Carlos Gandra, de 39 anos e morador do Rio, é ator e dono de uma empresa de manutenção de carros em São Paulo, fazendo viagens constantes. Ele conta que quase não usa avião por causa dos preços, dando prioridade ao ônibus:

— O que ganho como ator numa gravação não paga o bilhete aéreo. Com viagens marcadas em cima da hora, não vale a pena em razão dos preços. Recentemente, precisei ir gravar em Belo Horizonte de um dia para o outro, e a passagem estava quase R$ 2 mil.

Gandra faz a rota Rio-São Paulo com frequência e não vê desvantagem no ônibus:

— É muito mais barato e não prejudica minha rotina. Vou à noite, dormindo.

Viagem mais curta

Os grupos rodoviários estão atentos. O JCA, de viações como 1001 e Cometa, transportou 70% mais passageiros de janeiro a setembro ante igual período de 2021. As linhas de maior crescimento são as de característica de viagem corporativa: rotas de São Paulo para o Rio, Sorocaba e Campinas, além das que ligam o Rio à Região dos Lagos. Com sete dias de antecedência, o bilhete pode ter até 40% de desconto. No trecho Rio-São Paulo, sai a partir de R$ 89,90 em ônibus executivo, R$ 99,90 no semileito e R$ 255,90 em camas.

Entre os novos serviços está o Vai Direto, por exemplo nos trechos da 1001 de Rio-São Paulo e Campos dos Goytacazes-Rio. Por excluir a parada do trajeto, encurta a viagem em até uma hora. As salas VIP integram o Clube Giro, o programa de fidelidade do JCA.

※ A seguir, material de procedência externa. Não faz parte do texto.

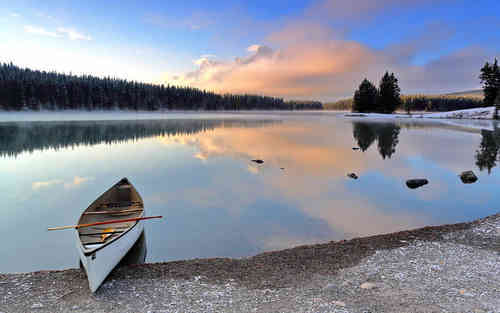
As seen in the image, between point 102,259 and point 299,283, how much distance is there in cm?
447

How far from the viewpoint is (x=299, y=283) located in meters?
6.34

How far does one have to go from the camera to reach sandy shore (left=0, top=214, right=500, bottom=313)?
17.9 feet

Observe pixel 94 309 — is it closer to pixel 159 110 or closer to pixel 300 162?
pixel 300 162

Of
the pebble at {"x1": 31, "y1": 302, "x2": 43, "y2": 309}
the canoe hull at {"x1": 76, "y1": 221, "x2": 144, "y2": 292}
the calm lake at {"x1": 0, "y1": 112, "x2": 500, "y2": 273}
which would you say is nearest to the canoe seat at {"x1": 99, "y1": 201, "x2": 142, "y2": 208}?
the calm lake at {"x1": 0, "y1": 112, "x2": 500, "y2": 273}

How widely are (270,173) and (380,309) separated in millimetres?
13808

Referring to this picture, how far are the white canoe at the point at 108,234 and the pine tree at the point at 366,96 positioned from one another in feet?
321

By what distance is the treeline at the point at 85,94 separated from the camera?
90.7m

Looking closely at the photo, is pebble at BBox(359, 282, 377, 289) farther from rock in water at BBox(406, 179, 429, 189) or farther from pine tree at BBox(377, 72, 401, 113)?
pine tree at BBox(377, 72, 401, 113)

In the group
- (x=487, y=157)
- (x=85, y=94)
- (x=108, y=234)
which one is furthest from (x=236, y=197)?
(x=85, y=94)

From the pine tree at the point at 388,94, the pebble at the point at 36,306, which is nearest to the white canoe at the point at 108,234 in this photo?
the pebble at the point at 36,306

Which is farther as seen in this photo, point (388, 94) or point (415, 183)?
point (388, 94)

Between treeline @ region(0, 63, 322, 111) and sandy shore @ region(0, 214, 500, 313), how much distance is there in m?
111

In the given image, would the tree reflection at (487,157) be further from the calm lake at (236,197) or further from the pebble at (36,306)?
the pebble at (36,306)

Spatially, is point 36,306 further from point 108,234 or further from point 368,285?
point 368,285
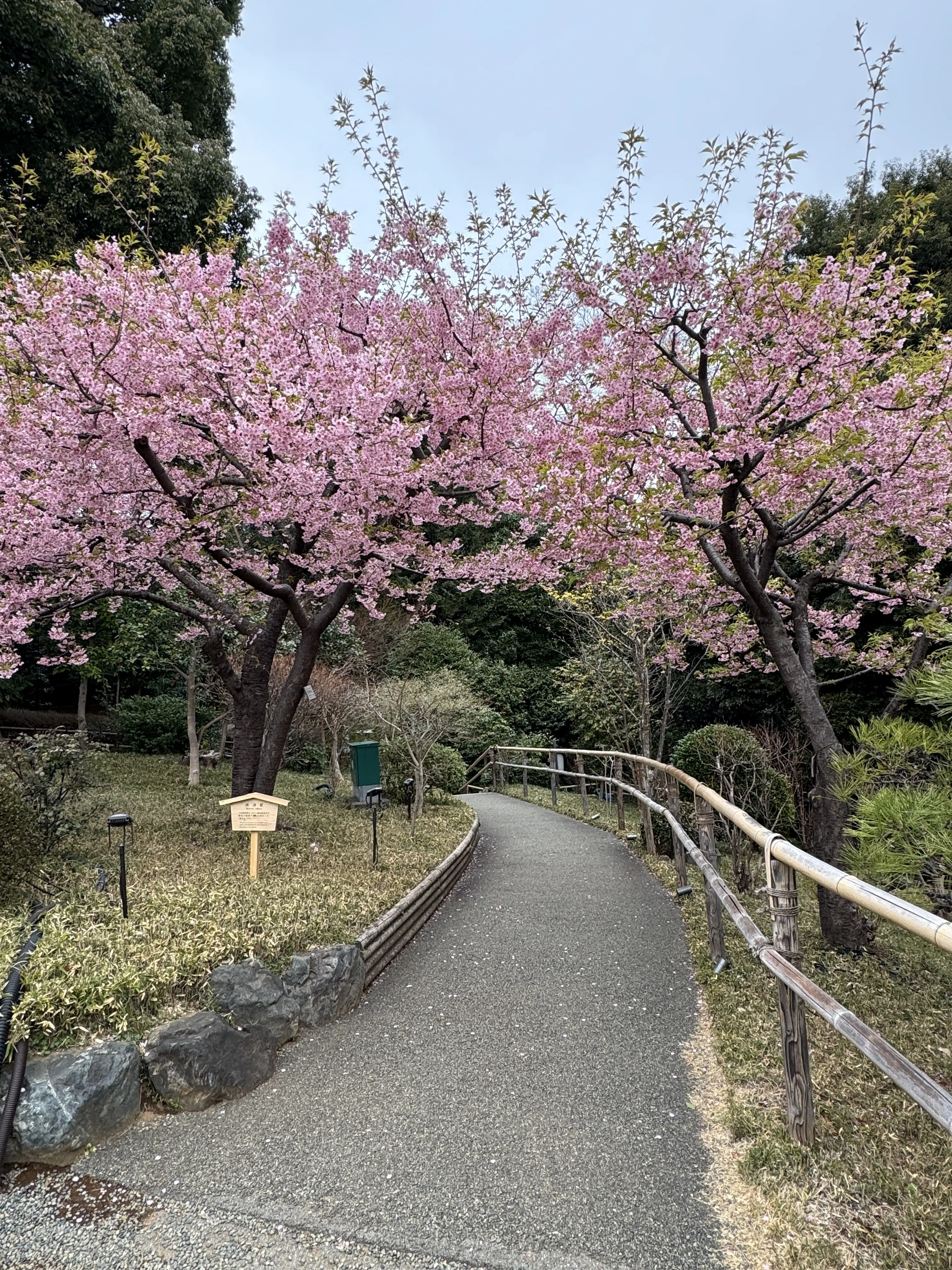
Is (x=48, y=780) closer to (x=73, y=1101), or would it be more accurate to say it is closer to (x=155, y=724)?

Na Util, do Grupo Guanabara, o movimento de passageiros vindos de agências de viagens corporativas subiu 12%, direcionado sobretudo a ônibus leito ou cabine cama. A compra antecipada garante descontos de até 50%. No terceiro trimestre, o volume de passageiros subiu 20% sobre julho a setembro de 2019.

Os trechos de maior expansão ligam o Rio a Belo Horizonte, Brasília e Campinas. A passagem entre o Rio e a capital mineira custa a partir de R$ 82 em ônibus executivo, R$ 120 em leito e R$ 140 no cama.